7. Put the entire government check register online at the state and federal levels.

*There may be a VERY small number of politicians who have not voted to increase spending, taxes, pork, earmarks or debt and who have respected the constitution through and through.  If so, I can probably count them on one hand and the odds are almost zero that your representative or senator is one of them.  The chance that you will take the time or even be able to find out who they are (or that you can trust any information you do find about them, especially considering much of it will come from their own office) is very, very small.  It’s better to simply vote out every single incumbent without exception than to search in vain (and expect others to do the same) for proof of innocence on the part of a few.  Ousting one or two or five good apples is a small price to pay for cleaning out hundreds and hundreds of rotten ones.

(Cross posted on the SFEblog)

Posted by Isaac Morehouse on April 18, 2009 | Permalink


The Citizens Against Government Waste is a good resource for finding 'good' candidates:


(barring other factors of course)

Posted by: Juan | 2009-04-18 5:46:28 PM

Why wasn't this done five years ago in the U.S.??

Posted by: Tim Trudeau | 2009-04-18 10:54:04 PM

I agree almost wholeheartedly, Mr.
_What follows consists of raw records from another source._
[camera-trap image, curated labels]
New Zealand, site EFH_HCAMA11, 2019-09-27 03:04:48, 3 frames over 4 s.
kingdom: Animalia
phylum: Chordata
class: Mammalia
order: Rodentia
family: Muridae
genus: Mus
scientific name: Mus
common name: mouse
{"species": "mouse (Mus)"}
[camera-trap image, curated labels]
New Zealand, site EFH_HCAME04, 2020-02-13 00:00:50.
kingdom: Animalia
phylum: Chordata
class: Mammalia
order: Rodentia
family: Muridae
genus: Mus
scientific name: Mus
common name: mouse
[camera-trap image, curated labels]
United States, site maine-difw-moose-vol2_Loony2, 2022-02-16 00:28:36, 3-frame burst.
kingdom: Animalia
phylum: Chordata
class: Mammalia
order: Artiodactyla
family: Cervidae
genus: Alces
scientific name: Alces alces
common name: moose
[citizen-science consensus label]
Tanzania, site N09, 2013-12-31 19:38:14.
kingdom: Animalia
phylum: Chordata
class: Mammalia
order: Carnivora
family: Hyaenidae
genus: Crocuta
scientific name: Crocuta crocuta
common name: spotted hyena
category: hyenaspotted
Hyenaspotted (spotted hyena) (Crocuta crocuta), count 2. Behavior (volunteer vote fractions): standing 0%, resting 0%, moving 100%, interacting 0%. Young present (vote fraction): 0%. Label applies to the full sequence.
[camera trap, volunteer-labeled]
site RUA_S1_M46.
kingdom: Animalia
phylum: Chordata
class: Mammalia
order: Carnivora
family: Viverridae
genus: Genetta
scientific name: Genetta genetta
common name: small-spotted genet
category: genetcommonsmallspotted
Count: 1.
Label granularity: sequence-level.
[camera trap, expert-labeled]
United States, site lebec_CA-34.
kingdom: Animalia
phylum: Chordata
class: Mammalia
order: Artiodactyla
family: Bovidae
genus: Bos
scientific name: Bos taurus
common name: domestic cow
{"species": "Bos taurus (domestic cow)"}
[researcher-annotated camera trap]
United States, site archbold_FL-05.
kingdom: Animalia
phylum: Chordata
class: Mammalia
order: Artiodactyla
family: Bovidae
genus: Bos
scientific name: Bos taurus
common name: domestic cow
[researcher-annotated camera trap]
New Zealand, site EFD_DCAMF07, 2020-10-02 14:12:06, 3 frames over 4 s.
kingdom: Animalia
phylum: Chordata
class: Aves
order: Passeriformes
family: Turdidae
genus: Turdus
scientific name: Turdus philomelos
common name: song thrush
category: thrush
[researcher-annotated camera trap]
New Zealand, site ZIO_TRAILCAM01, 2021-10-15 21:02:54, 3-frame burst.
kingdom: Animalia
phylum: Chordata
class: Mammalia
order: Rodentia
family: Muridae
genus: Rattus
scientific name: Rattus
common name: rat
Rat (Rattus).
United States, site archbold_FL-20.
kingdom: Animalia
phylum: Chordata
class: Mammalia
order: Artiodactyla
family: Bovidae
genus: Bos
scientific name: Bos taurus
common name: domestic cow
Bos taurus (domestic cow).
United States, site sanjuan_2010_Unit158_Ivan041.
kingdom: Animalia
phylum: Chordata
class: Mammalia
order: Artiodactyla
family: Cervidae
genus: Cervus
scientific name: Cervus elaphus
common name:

Morehouse, with one reservation. Term limits is one of those things that sounds good in theory, but is not so in practice. Term limits for legislators has decimated politics here in Michigan. Where once there was safety to vote conscience and reach across aisles to build trust, there is now no opportunity to do so. All is party-line with no room for meaningful bi-partisanship. It has not been a good experience here. If voters learn to do consistent due diligence instead of giving in to the temptation to believe that they have no voice, then things will change. Holding a party accountable has no chance, but holding individuals accountable has every chance in politics. That is not possible with term limits.